2,4 Trilyon Dolarlık Ek Yük Yolda
ABD’nin 2024 yılı itibarıyla 6 trilyon doları aşan bütçe açığına rağmen, yasa tasarısı 10 yıl içinde federal geliri yaklaşık 3,7 trilyon dolar azaltmayı, buna karşın yalnızca 1,25 trilyon dolarlık harcama kesintisi yapmayı öngörüyor. Bu da mevcut borca net 2,4 trilyon dolarlık yeni bir yük anlamına geliyor. Faiz giderleri ve diğer kalemler dahil edildiğinde toplam maliyetin 3 ila 5 trilyon dolar arasında olabileceği tahmin ediliyor.
Ekonomiye Destek mi, Krize Zemin mi?
Yasa tasarısı; 2017’de yürürlüğe giren vergi indirimlerinin süresini uzatıyor, yeşil enerji teşviklerini iptal ediyor ve sosyal yardımlara erişimi zorlaştırıyor. Cumhuriyetçi politikaların bu “karma paketi”, aynı zamanda borçlanma limitini 5 trilyon dolar yükseltmeyi planlıyor.
Destekçileri, vergi kesintilerinin büyümeyi teşvik ederek kendini finanse edeceğini savunuyor. Ancak geçmiş veriler, bu tür beklentilerin büyük ölçüde gerçekleşmediğini ortaya koyuyor. Örneğin, 2017'deki benzer bir düzenleme 10 yıl içinde açığı 1,9 trilyon dolar artırmıştı.
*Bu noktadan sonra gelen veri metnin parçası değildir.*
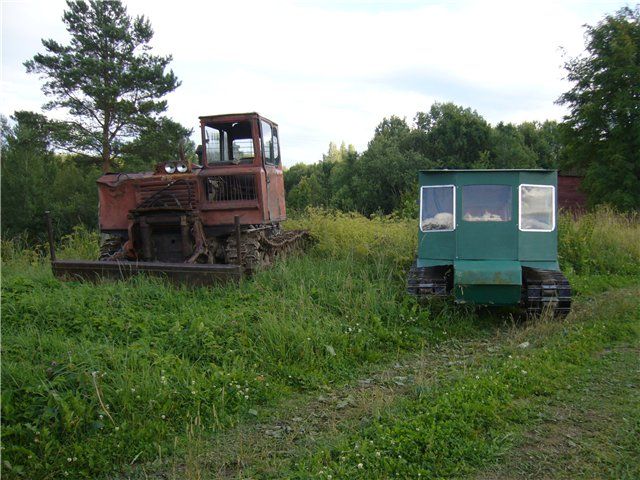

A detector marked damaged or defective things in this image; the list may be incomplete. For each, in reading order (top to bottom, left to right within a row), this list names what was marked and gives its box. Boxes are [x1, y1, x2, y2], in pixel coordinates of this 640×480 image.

rusty metal body [50, 112, 302, 284]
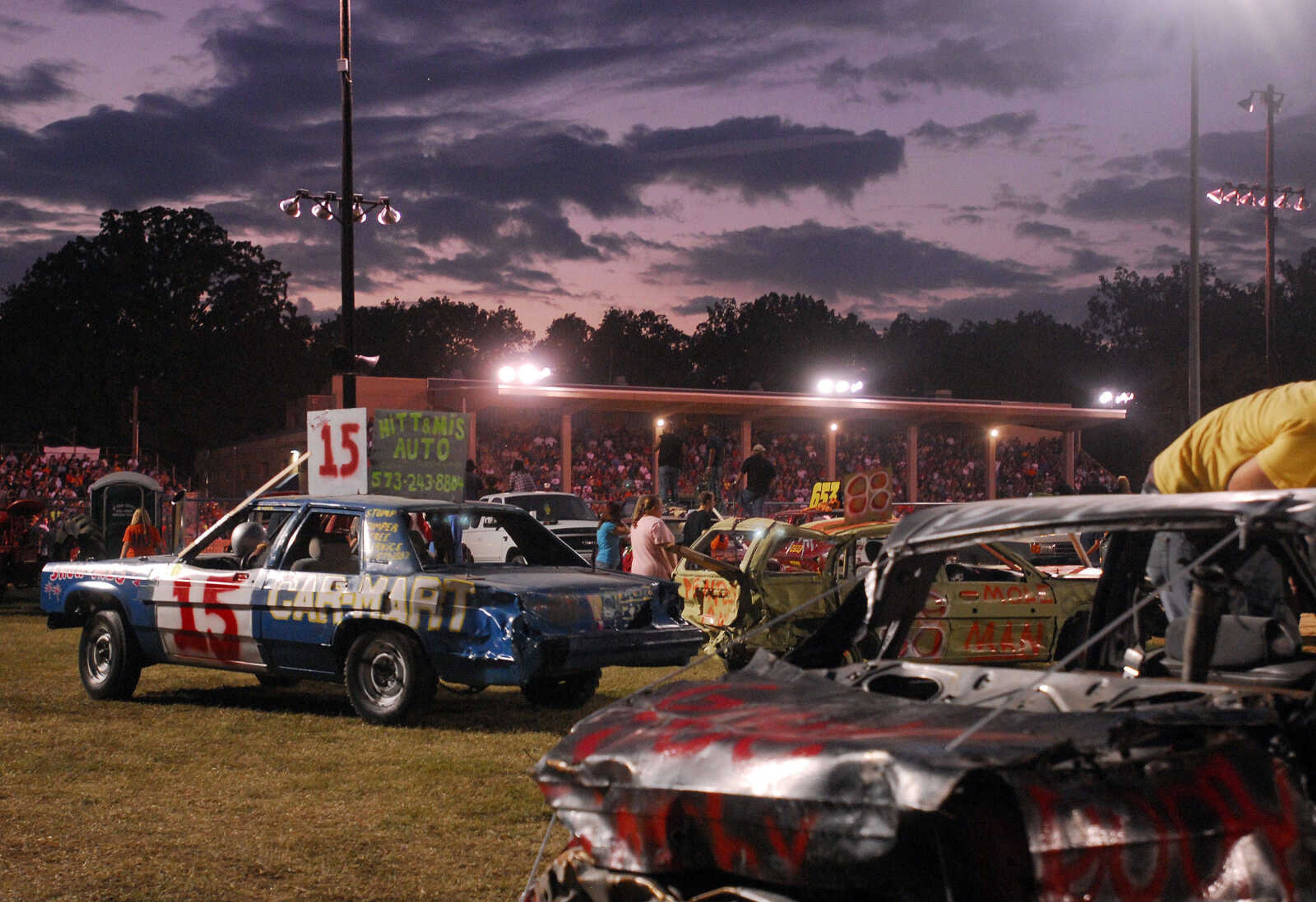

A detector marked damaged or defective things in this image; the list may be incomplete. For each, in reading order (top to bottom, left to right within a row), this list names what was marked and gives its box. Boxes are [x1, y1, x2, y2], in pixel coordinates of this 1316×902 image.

“Borç Sarmalı Göz Ardı Ediliyor”
Kongre Bütçe Ofisi ve Sorumlu Federal Bütçe Komitesi gibi partiler üstü kuruluşlar, yasanın yaratacağı yükün sürdürülemez olduğunu belirtiyor. Ünlü yatırımcı Ray Dalio’nun borç krizlerine dair analizinde vurguladığı gibi, “devalüasyonlar genellikle ani ve sert olur” — bu bağlamda ABD’nin de tehlikeli bir patikaya yöneldiği yorumları yapılıyor.
Wisconsin Senatörü Ron Johnson, bu krizi şu sözlerle özetliyor:
“Alev alev yanan ormanı görmezden gelip çalı çırpı tartışıyoruz.”
Borçlanmanın önlenemez yükselişi, faiz oranlarının yüksek seyretmesi ve siyasi belirsizliklerle birlikte ABD, ciddi bir mali tıkanmaya doğru ilerliyor olabilir.